A DataFlow cluster is created, with Kafka selected. For more information, see Create a cluster.
Procedure
Configure Flume.
Go to the Flume configuration page.
Go to the EMR on ECS page of the EMR console.
In the top navigation bar, select the region where your cluster resides and select a resource group based on your business requirements.
On the EMR on ECS page, find the desired cluster and click Services in the Actions column.
On the Services tab, click Configure in the Flume section.
Set the maximum memory available to Java Virtual Machine (JVM).
A large amount of JVM memory is consumed when data is written from Flume to OSS-HDFS. We recommend that you increase the value of the Xmx option for the Flume agent. To increase the maximum JVM memory, perform the following steps:
Click the flume-env.sh tab.
This topic uses global configuration. If you want to apply the configuration only to a specific node, select Independent Node Configuration from the second drop-down list on the Configure tab of the FLUME service.
Change the value of JAVA_OPTS.
For example, if you want to set the maximum memory available to JVM to 1 GB, set the value to -Xmx1g.
Click Save.
Modify flume-conf.properties.
On the Configure tab, click the flume-conf.properties tab.

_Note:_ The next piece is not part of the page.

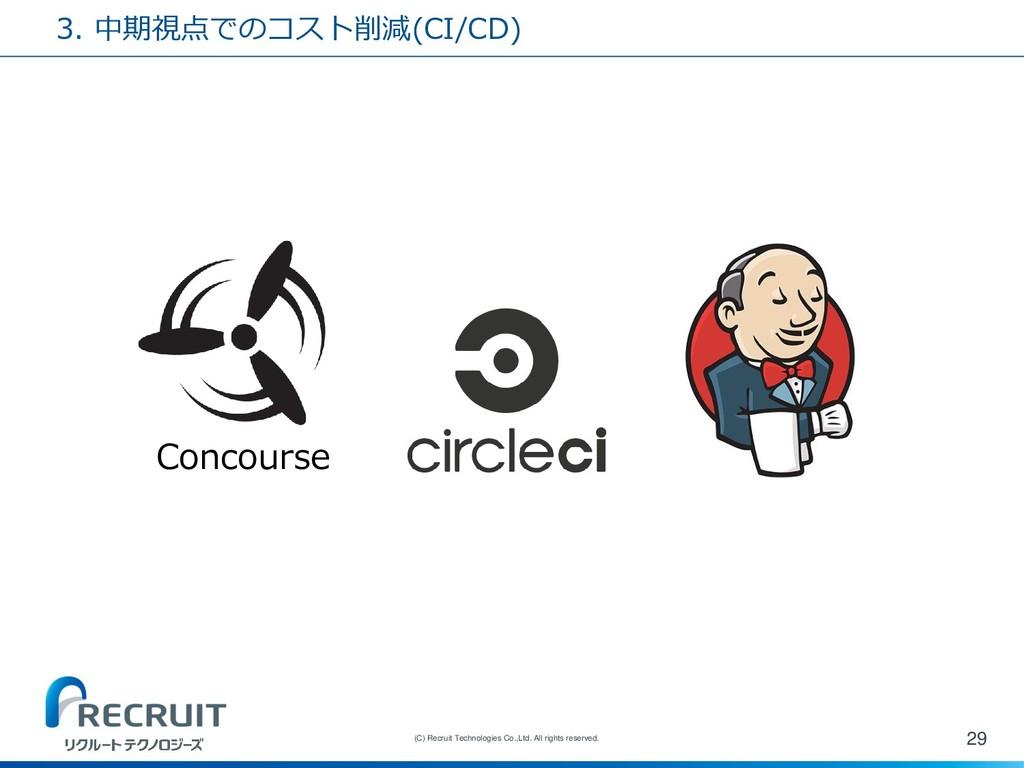 3. 中期視点でのコスト削減(CI/CD) 29 (C) Recruit Technologi...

This topic uses global configuration. If you want to apply the configuration only to a specific node, select Independent Node Configuration from the second drop-down list on the Configure tab of the FLUME service.
In the editor next to flume-conf.properties, enter the following configuration items.

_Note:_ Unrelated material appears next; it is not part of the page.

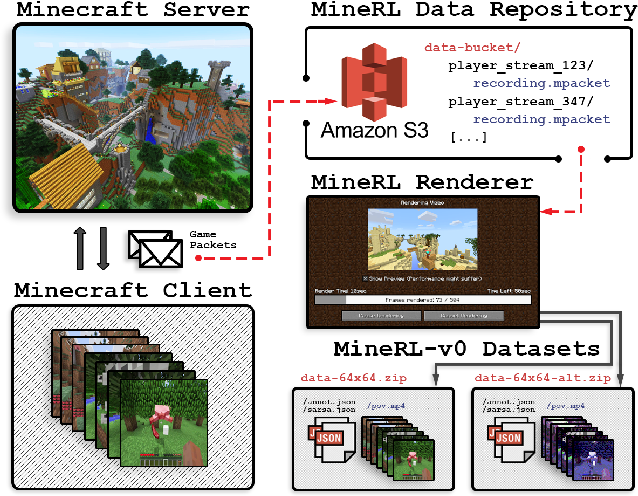 Figure 1 for MineRL: A Large-Scale Dataset of Minecraft Demonstrations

NoteThe value of the default-agent in the following configuration must be the same as the value of the agent_name parameter on the Configure tab of the FLUME service.

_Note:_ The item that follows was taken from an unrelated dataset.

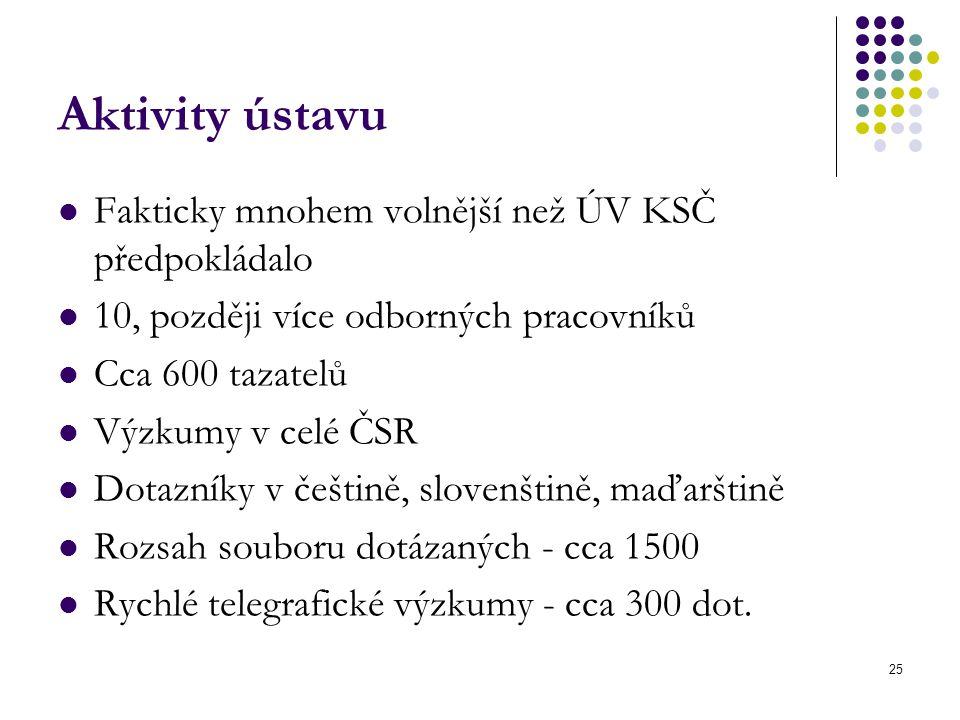 Aktivity ústavu Fakticky mnohem volnější než ÚV KSČ předpokládalo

default-agent.sources = source1 default-agent.sinks = k1 default-agent.channels = c1 default-agent.sources.source1.type = org.apache.flume.source.kafka.KafkaSource default-agent.sources.source1.channels = c1 default-agent.sources.source1.kafka.bootstrap.servers = <kafka-host1:port1,kafka-host2:port2...> default-agent.sources.source1.kafka.topics = flume-test default-agent.sources.source1.kafka.consumer.group.id = flume-test-group default-agent.sinks.k1.type = hdfs default-agent.sinks.k1.hdfs.path = oss://<examplebucket>.<exampleregion>.oss-dls.aliyuncs.com/<exampledir> default-agent.sinks.k1.hdfs.fileType=DataStream # Use a channel which buffers events in memory default-agent.channels.c1.type = memory default-agent.channels.c1.capacity = 100 default-agent.channels.c1.transactionCapacity = 100 # Bind the source and sink to the channel default-agent.sources.source1.channels = c1 default-agent.sinks.k1.channel = c1
Parameter
Description
default-agent.sources.source1.kafka.bootstrap.servers
The hostnames and port numbers of brokers in the Kafka cluster.
default-agent.sinks.k1.hdfs.path
The path that is used to access OSS-HDFS. The path format is
oss://<examplebucket>.<exampleregion>.oss-dls.aliyuncs.com/<exampledir>
. An example path is oss://flume-test.cn-hangzhou.oss-dls.aliyuncs.com/result.Path components:
<examplebucket>: the name of the bucket for which the OSS-HDFS service is enabled.
<exampleregion>: the ID of the region where the bucket is located.
<exampledir>: the name of the directory for the OSS-HDFS service.
default-agent.channels.c1.capacity
The maximum number of events that are stored in the channel. Modify this parameter based on your business requirements.
default-agent.channels.c1.transactionCapacity
The maximum number of events that each transaction channel receives from the source or provides for the receiver. Modify this parameter based on your business requirements.
Click Save.
Check the result of data synchronization.
- Use Secure Shell (SSH) to log on to the Dataflow cluster. For more information, see Log on to a cluster.
- Run the following command to create a topic named flume-test:
kafka-topics.sh --partitions 10 --replication-factor 2 --zookeeper master-1-1:2181/emr-kafka --topic flume-test --create
Generate test data.
kafka-console-producer.sh --topic flume-test --broker-list master-1-1:9092
For example, enter
abc
and press Enter.A FlumeData.xxxx file is generated in the oss://flume-test.cn-hangzhou.oss-dls.aliyuncs.com/result, where xxxx is the UNIX timestamp in milliseconds of file generation.